Twelve Days of Christmas

This is a classic problem. You can show that this general series can be solved by the equation $\frac{1}{6}(n)(n+1)(n+2).$

Actually I think the Question is wrong it should be how many gifts in total does the true lover sends to his beloved . If it is for how many gifts does the true lover sends by the twelfth day? The solution will obviously be

= 1+2+3+4+5+6+7+8+9+10+11+12

=n/2*(a+l) =78

for the total number of gifts it should be

=1 * 12+2 * 11+3 * 10+4 * 9+5 * 8+6 * 7+7 * 6+8 * 5+9 * 4+10 * 3+11 * 2+12 * 1

=(1 * 12+2 * 11+3 * 10+4 * 9+5 * 8+6 * 7) * 2

=364

This has been written considering that he sends he sends 1 gift on the first on the first day , 1+2 gifts on the second day and so on.

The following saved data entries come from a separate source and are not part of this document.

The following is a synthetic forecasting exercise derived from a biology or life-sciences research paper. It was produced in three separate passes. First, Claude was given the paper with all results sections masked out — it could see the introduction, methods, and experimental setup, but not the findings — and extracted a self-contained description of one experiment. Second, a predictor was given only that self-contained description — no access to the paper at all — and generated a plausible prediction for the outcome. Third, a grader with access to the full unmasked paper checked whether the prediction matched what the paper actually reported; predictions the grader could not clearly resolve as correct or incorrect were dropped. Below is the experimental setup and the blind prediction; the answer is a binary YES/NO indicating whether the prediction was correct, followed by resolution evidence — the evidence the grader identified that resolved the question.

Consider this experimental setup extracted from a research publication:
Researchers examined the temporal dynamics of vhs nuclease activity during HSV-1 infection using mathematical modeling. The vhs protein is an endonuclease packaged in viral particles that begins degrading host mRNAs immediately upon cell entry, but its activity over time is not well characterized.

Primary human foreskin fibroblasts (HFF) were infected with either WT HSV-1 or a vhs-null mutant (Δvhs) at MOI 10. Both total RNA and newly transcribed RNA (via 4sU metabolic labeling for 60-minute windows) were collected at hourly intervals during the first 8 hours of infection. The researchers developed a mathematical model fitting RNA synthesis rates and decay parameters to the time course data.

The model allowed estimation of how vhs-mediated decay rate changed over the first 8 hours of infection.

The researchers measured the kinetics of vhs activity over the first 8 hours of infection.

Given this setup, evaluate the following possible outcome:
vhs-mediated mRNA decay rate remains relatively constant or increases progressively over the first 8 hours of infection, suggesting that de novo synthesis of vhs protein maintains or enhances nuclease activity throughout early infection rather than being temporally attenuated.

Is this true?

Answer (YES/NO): YES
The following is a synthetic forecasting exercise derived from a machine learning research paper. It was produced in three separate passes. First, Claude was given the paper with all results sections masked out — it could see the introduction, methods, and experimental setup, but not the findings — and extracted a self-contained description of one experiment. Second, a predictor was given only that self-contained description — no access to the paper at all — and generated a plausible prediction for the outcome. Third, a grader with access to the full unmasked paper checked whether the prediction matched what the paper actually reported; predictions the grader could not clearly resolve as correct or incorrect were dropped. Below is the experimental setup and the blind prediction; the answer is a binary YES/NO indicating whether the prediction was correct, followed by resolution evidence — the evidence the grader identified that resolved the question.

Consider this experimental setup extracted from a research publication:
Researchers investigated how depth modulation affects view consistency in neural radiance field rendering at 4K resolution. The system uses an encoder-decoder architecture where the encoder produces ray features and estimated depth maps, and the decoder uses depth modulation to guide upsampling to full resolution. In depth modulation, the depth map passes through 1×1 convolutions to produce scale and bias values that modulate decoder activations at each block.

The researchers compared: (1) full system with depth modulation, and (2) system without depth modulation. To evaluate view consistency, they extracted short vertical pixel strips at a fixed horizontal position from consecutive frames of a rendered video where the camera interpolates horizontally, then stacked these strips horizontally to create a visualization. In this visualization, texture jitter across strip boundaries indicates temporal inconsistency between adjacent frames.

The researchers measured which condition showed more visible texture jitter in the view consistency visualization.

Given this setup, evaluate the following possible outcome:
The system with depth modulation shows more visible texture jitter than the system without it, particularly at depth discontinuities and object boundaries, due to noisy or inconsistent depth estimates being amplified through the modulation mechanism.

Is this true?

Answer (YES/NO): NO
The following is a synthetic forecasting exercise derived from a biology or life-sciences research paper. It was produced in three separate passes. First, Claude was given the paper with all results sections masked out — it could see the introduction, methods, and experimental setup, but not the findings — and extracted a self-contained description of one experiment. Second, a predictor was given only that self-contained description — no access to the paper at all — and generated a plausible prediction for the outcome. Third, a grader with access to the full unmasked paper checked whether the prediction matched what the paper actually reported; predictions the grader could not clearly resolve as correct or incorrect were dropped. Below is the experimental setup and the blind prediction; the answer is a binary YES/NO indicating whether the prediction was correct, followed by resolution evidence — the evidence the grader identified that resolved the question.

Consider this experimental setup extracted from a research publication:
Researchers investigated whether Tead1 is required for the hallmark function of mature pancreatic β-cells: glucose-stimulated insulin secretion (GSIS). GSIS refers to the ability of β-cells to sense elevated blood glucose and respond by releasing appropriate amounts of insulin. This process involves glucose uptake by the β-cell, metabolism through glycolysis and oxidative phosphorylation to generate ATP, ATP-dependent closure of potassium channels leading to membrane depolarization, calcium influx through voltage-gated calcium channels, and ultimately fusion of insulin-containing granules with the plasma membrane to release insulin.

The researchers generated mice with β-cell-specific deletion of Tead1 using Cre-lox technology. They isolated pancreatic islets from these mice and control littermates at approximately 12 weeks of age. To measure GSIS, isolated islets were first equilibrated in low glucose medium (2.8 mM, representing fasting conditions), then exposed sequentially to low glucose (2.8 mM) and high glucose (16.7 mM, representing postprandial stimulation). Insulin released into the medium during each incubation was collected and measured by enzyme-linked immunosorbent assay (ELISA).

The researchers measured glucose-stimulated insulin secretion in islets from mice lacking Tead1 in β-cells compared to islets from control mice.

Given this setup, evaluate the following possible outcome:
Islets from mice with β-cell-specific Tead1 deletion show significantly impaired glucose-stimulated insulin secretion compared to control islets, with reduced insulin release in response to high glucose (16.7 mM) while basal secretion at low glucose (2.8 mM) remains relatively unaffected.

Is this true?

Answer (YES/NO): YES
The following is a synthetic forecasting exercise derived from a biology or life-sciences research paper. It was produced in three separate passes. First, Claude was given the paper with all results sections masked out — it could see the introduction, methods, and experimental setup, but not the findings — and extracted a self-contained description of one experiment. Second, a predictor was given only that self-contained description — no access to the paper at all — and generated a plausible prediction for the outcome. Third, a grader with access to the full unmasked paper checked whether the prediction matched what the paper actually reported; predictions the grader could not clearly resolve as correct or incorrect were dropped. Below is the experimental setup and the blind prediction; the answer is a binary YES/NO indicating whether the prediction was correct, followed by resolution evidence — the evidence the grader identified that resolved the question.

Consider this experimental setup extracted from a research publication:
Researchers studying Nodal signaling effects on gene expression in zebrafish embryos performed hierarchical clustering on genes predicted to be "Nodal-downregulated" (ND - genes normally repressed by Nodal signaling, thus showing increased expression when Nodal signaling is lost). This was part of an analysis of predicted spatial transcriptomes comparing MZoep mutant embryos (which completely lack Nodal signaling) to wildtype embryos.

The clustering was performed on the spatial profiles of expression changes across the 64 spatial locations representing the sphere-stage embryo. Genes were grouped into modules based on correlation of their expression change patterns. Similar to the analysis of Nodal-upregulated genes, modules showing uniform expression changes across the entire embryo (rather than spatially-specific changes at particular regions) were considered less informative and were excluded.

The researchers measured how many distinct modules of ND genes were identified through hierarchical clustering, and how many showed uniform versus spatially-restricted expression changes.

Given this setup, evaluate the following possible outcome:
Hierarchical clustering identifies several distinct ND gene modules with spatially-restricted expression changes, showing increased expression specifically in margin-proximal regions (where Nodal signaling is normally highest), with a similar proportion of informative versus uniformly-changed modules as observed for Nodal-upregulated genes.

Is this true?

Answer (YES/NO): NO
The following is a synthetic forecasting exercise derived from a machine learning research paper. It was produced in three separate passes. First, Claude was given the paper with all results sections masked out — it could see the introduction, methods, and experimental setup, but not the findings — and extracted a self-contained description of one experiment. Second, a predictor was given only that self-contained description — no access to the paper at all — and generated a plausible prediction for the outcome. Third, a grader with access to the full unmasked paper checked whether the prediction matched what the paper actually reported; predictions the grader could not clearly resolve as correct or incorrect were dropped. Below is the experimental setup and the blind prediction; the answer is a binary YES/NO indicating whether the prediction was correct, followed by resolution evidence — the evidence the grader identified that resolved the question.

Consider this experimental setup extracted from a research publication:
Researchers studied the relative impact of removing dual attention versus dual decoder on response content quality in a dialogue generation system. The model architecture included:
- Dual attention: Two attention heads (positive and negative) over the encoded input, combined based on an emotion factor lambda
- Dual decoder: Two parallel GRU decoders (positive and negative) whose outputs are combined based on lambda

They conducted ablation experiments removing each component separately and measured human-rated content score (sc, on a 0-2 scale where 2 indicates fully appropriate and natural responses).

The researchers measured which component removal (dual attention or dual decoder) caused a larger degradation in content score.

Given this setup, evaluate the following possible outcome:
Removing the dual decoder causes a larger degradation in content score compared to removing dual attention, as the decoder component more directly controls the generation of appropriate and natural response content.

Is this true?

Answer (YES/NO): NO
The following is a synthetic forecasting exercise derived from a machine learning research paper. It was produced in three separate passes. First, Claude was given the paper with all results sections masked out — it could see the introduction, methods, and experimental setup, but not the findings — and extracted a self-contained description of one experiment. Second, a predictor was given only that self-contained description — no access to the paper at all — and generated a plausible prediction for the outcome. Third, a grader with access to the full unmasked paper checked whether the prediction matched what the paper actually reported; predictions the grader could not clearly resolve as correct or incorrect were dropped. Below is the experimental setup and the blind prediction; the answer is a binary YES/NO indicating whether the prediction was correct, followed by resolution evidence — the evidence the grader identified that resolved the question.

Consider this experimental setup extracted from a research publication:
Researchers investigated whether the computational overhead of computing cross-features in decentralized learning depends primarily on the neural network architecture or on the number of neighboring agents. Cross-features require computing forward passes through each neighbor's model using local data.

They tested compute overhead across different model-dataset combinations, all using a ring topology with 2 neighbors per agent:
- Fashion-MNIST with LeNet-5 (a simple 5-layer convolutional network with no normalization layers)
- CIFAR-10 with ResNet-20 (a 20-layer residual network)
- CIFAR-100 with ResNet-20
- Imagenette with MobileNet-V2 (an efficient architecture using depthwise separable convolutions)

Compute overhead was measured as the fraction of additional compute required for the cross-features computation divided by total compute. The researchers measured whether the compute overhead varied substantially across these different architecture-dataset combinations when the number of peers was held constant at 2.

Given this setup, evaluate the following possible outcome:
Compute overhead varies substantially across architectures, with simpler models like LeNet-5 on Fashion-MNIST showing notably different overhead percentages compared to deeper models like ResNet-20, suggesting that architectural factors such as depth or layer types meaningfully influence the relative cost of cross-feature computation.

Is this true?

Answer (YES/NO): NO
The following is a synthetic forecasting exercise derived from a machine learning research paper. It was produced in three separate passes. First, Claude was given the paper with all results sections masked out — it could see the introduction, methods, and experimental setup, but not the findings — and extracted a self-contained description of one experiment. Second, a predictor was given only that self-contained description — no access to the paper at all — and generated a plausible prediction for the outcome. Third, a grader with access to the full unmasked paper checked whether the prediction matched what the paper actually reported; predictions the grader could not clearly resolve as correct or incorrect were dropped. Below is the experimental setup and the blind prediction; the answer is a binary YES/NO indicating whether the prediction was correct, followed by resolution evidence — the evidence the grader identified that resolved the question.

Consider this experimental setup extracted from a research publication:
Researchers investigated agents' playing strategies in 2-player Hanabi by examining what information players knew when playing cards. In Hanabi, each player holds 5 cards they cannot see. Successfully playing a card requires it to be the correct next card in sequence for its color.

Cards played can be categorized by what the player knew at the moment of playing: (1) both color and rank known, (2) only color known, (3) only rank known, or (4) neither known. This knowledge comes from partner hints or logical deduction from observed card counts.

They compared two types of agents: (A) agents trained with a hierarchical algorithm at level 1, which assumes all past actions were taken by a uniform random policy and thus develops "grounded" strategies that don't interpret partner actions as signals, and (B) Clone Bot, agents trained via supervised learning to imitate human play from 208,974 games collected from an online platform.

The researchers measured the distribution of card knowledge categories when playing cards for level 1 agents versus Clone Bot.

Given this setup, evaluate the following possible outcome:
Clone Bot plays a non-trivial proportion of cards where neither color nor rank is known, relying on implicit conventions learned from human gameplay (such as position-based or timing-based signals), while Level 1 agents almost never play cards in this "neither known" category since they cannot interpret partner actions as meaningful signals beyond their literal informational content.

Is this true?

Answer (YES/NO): NO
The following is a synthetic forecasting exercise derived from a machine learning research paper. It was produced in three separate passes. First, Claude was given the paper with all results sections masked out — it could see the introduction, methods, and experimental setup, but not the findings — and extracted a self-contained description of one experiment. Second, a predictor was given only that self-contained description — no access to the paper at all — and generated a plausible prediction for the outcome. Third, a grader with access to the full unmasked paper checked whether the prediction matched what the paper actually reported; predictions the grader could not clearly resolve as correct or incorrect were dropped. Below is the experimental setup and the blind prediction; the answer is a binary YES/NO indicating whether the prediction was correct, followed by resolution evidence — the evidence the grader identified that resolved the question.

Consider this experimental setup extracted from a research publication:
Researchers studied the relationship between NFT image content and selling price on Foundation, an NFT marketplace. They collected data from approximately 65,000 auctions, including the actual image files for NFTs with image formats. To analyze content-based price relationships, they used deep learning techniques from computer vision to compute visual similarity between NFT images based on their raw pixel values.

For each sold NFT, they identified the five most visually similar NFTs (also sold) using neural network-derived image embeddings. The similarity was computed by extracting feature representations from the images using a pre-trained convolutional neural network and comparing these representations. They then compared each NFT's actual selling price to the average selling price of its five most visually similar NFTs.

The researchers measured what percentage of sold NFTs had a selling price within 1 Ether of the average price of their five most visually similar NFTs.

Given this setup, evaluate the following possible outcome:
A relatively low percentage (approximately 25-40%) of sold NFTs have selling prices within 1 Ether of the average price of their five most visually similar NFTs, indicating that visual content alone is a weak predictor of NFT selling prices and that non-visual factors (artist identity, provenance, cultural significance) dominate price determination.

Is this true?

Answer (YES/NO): NO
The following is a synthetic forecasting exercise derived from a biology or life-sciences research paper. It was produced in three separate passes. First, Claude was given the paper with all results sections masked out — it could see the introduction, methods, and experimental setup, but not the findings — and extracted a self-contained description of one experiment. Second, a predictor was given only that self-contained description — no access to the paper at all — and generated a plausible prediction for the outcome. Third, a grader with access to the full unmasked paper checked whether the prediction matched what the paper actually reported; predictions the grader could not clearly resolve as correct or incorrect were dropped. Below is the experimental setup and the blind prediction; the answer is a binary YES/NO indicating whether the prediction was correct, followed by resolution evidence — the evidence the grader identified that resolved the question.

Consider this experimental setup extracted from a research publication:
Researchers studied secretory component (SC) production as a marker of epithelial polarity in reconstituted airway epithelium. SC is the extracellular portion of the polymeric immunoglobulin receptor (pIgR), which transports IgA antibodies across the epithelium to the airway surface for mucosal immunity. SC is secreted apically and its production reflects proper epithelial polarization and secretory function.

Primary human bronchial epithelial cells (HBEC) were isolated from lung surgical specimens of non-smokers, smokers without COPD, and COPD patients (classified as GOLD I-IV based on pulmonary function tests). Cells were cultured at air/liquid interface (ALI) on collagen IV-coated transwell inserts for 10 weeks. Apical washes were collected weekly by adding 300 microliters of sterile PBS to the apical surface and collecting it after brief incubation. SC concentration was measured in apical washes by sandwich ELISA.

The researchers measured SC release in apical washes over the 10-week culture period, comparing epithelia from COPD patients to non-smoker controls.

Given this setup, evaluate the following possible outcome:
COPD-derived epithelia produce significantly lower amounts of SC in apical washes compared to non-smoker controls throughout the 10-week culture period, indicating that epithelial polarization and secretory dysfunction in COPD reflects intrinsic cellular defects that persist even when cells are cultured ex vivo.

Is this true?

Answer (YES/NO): YES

On the first day, there is 1 gift. On the second, there is 3, then 6, then 10. These are the triangular numbers.

$0 + 1 = 1$ $1 + 2 = 3$ $3 + 3 = 6$ $6 + 4 = 10$ $10 + 5 = 15$

First, there is 0, then keep adding 1, 2, 3, 4, 5, so on, and you will get the triangular numbers. The sum of all of the gifts is obviously the sum of the first 12 triangular numbers, namely, 1 + 3 + 6 + 10 + 15 + 21 + 28 + 36 + 45 + 55 + 66 + 78. The triangular numbers can also be expressed in groups of objects that form triangles.